**What you will do:**
1/ Quote the Solaris cluster post word for word, starting at "SUMMARY: Re: SVM" and ending at "with Solaris 9.".
2/ Translate this sentence from the Solaris cluster post into Spanish: "It seems that it's a known but rather obscure bug with Solaris 9."
3/ Carry on writing the Solaris cluster post from the point where it stops.

**Document passage:**

------------------------------------

SUMMARY: Re: SVM + Cluster pain

From: Erek Adams (erek@theadamsfamily.net)
Date: Thu Jan 05 2006 - 15:33:11 EST


Thanks for the replies, they were appreciated. However, one thing that I
didn't manage to get across was that the server(s) would "hang" with this
error message on console and you couldn't continue past that point--Even
NodeB.

It seems that it's a known but rather obscure bug with Solaris 9.

Anyway, it's resolved:

1) Boot both nodes A + B into non cluster mode.
2) Comment out the shared md devices of both vfstabs
3) Reboot NodeA; once it's up, reboot NodeB
4) On NodeB:
        metaset -s <setname> -P -f
        (blank set should go be purged...)
        metaset
        (should be blank)
5) On NodeA:
        metaset -s <setname> -P -f
        (blank set should go be purged...)
        metaset
        (should be blank)
        (recreate the metaset from scratch)
        metaset -s <setname> -a -h NodeA NodeB
        metaset -s <setname> -a <diskpath0> <diskpath1> ... <diskpathN>
        metaset -s <setname> -a -m NodeA NodeB
        metaset
        (should show new set and ownership)
6) On NodeB:
        metaset -s
        (you should see the metaset you just created)
7) On both nodes:
        mount -a

In theory, you should be back up and happy with all data intact. But of
course, YMMV!

Cheers!

------------------------------------

Image and question entries:

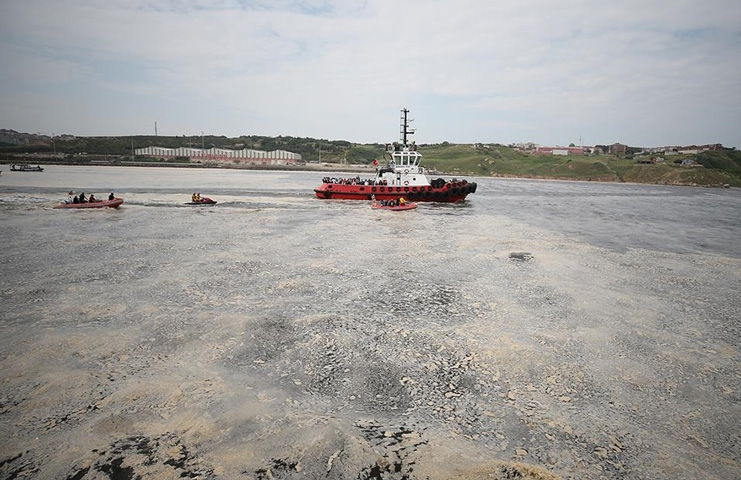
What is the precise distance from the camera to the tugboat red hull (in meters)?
38.5

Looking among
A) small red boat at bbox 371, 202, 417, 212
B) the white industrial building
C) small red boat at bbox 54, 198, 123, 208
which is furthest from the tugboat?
the white industrial building

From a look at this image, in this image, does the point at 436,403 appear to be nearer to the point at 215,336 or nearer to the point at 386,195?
the point at 215,336

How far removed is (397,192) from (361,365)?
31625 mm

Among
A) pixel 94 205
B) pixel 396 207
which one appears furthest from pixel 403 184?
pixel 94 205

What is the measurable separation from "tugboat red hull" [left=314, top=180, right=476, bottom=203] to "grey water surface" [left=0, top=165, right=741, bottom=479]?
2124 centimetres

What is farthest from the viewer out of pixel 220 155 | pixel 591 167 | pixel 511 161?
pixel 220 155

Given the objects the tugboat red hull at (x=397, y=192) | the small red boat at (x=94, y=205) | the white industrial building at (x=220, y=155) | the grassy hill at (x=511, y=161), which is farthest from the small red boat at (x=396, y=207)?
the white industrial building at (x=220, y=155)

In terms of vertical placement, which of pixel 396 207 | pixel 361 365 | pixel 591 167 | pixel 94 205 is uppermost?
pixel 591 167

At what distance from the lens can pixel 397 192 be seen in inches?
1517

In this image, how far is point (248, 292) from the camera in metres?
12.1

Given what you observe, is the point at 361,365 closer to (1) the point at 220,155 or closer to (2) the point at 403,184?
(2) the point at 403,184

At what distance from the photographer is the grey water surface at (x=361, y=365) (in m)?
5.36

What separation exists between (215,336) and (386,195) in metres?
30.6

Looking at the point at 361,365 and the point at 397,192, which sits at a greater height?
the point at 397,192
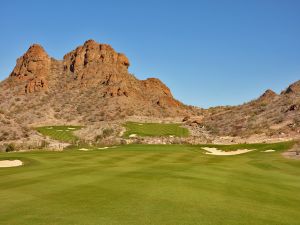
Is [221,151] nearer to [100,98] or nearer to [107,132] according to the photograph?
[107,132]

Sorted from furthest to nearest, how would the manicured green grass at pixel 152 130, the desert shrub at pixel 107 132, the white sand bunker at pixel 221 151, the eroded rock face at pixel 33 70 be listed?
the eroded rock face at pixel 33 70, the desert shrub at pixel 107 132, the manicured green grass at pixel 152 130, the white sand bunker at pixel 221 151

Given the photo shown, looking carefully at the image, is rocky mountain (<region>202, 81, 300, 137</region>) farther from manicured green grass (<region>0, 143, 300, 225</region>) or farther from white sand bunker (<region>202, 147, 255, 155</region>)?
manicured green grass (<region>0, 143, 300, 225</region>)

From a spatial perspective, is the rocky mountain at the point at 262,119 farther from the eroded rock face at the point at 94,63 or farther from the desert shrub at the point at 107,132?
the eroded rock face at the point at 94,63

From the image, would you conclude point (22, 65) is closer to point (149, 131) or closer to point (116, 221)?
point (149, 131)

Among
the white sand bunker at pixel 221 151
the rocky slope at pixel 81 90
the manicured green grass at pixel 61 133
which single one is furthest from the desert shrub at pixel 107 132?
the white sand bunker at pixel 221 151

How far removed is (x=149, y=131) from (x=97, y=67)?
181 ft

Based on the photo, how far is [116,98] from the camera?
4665 inches

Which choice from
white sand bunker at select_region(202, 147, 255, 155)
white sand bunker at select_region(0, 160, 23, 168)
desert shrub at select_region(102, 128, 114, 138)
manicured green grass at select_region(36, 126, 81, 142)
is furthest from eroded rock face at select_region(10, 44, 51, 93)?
white sand bunker at select_region(0, 160, 23, 168)

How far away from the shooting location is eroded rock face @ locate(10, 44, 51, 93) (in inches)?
4973

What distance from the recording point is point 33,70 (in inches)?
5226

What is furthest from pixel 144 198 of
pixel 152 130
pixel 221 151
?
pixel 152 130

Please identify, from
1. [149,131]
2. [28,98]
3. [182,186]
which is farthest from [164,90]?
[182,186]

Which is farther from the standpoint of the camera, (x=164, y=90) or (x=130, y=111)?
(x=164, y=90)

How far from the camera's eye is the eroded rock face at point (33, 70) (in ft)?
414
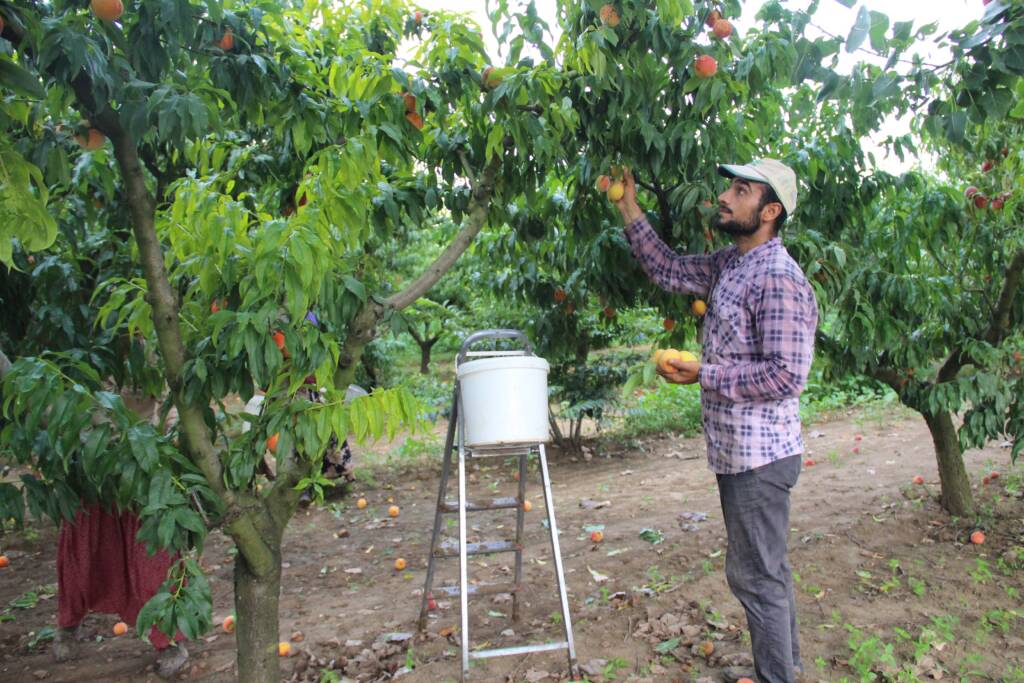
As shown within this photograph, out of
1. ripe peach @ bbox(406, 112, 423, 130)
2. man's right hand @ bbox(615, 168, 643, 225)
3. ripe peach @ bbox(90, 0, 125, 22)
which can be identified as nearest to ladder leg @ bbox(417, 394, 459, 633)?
man's right hand @ bbox(615, 168, 643, 225)

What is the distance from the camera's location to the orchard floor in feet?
10.7

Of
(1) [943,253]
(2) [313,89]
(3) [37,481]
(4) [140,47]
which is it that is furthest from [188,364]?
(1) [943,253]

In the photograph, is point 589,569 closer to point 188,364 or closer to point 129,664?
point 129,664

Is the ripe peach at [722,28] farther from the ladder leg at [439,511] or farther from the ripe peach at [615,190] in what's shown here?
the ladder leg at [439,511]

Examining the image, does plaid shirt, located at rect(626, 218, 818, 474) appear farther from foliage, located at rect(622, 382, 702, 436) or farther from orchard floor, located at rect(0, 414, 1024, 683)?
foliage, located at rect(622, 382, 702, 436)

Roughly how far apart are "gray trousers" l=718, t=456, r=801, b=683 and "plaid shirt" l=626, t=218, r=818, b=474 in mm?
69

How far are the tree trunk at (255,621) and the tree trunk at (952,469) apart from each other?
4.06 metres

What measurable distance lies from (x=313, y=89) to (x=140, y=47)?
2.82ft

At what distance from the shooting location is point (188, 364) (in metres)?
2.33

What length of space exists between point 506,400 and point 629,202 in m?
0.97

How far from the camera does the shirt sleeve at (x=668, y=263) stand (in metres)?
3.08

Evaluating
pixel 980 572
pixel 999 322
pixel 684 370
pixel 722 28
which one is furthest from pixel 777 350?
pixel 999 322

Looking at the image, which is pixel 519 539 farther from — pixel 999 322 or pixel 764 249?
pixel 999 322

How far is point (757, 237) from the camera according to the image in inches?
110
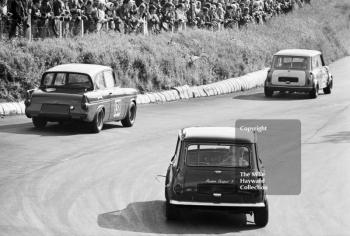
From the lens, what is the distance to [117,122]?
2495 cm

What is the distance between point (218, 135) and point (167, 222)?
1389 mm

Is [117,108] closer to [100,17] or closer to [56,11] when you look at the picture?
[56,11]

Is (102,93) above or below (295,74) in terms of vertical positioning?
below

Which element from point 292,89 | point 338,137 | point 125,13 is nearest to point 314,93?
point 292,89

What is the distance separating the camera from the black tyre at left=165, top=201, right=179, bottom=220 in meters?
12.9

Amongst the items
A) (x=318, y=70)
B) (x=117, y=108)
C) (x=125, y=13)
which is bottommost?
(x=117, y=108)

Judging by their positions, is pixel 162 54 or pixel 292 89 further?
pixel 162 54

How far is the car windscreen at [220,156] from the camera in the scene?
13094 millimetres

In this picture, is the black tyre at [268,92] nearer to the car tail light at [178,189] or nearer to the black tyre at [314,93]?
the black tyre at [314,93]

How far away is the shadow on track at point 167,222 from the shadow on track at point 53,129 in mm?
7989

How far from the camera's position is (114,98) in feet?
74.9

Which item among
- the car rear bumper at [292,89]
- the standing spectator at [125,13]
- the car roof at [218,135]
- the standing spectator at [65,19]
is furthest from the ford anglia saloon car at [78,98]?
the car rear bumper at [292,89]

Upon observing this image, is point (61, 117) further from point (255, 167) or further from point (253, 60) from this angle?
point (253, 60)

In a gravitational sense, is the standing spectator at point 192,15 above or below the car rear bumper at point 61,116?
above
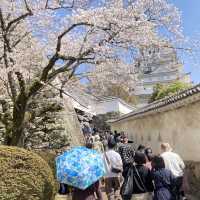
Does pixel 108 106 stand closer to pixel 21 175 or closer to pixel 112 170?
pixel 112 170

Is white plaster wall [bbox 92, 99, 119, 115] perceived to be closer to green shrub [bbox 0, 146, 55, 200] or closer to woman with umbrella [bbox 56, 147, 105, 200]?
green shrub [bbox 0, 146, 55, 200]

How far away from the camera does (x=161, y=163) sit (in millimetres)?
6691

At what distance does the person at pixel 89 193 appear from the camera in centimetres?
511

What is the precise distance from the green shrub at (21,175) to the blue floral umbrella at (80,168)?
65.4 inches

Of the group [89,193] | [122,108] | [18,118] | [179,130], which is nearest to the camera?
[89,193]

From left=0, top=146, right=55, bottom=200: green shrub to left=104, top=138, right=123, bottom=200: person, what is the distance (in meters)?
2.81

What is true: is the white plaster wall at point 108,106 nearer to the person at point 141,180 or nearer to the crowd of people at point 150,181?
the crowd of people at point 150,181

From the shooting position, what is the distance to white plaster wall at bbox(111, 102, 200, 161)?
39.1 ft

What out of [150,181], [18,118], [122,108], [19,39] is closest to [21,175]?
[150,181]

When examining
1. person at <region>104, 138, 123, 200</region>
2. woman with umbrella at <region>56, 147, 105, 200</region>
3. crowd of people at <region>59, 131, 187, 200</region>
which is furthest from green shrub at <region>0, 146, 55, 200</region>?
person at <region>104, 138, 123, 200</region>

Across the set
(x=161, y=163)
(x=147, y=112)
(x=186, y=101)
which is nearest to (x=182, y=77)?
(x=147, y=112)

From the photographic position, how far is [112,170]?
9797 millimetres

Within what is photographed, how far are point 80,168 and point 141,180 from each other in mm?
2477

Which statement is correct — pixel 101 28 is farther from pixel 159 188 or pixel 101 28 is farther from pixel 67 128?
pixel 67 128
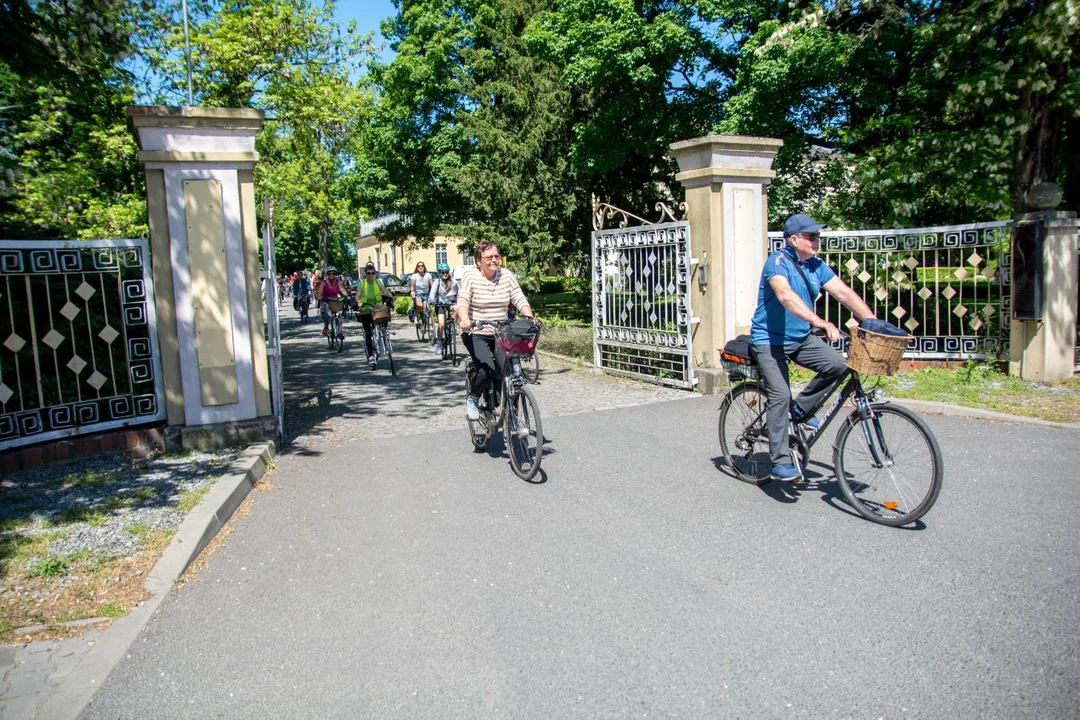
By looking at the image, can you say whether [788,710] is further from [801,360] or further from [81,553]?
[81,553]

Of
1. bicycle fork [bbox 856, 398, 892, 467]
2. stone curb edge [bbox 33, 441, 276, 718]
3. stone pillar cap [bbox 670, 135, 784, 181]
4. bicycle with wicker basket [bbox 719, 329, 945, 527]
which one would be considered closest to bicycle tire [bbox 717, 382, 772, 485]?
bicycle with wicker basket [bbox 719, 329, 945, 527]

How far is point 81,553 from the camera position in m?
5.17

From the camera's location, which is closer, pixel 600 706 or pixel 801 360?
pixel 600 706

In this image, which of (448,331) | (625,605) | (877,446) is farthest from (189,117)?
(448,331)

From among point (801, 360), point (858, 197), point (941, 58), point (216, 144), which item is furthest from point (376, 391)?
point (941, 58)

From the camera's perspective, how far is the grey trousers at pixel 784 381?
5.62 metres

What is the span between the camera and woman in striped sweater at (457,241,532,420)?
23.8ft

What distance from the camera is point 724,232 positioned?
10.6 meters

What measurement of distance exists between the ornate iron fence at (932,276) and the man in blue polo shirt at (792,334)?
489 centimetres

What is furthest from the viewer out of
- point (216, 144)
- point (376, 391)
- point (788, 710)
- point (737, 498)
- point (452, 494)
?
point (376, 391)

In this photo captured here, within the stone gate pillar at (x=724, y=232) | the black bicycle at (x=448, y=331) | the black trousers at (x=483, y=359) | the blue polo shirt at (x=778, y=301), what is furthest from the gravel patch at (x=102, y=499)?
the black bicycle at (x=448, y=331)

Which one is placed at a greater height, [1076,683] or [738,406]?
[738,406]

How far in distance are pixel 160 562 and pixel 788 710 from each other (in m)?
3.70

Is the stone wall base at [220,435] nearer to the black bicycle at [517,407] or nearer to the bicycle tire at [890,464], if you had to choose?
the black bicycle at [517,407]
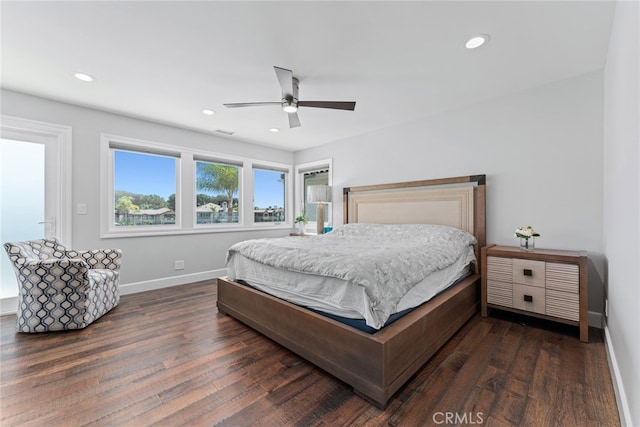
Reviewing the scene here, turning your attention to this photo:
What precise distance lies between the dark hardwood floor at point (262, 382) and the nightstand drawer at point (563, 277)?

------------------------------------

**Answers in order:**
1/
SUMMARY: Re: SVM + Cluster pain

From: Erek Adams (erek@theadamsfamily.net)
Date: Thu Jan 05 2006 - 15:33:11 EST


Thanks for the replies, they were appreciated. However, one thing that I
didn't manage to get across was that the server(s) would "hang" with this
error message on console and you couldn't continue past that point--Even
NodeB.

It seems that it's a known but rather obscure bug with Solaris 9.

2/ Parece que se trata de un error conocido, aunque bastante oscuro, de Solaris 9.

3/
[Original post below]

On Wed, 4 Jan 2006, Erek Adams wrote:

> NodeA-v890
> NodeB-v890
> Shared-3510 AC
> SunCluster 3.1
>
> We lost power to the cluster--Don't ask, to ugly to tell... Before then
> everything was fine. Now, I get this weird problem. Bring up array,
> comes up fine. Bring up node1, boots, and starts to grab the array.
> Pauses a while then starts giving the following error:
>
> Jan 4 16:22:41 node1 Cluster.Framework: stderr: metaset:
> node1: ingdg: not owner of metadevice database
> Jan 4 16:22:41 node1 Cluster.Framework: stderr: metaset:
> node1: ingdg: must be owner of the set for this command
>
> Over and over....
>
> I've tried: pulling the heartbeats and booting only node1. It just
> flips the above messages over and over. If I try to boot node2, node2
> hangs on boot waiting on node1. I've killed the heartbeat between the two
> boxes, with no luck. I can boot node1 in non-cluster mode and I get the
> same error.
>
> >From what I've found, it seems that purging the metadb and then recreating
> it. I'm hoping that's not the fix... It just sounds
> unpleasant.
>
> Thoughts, ideas, suggestions?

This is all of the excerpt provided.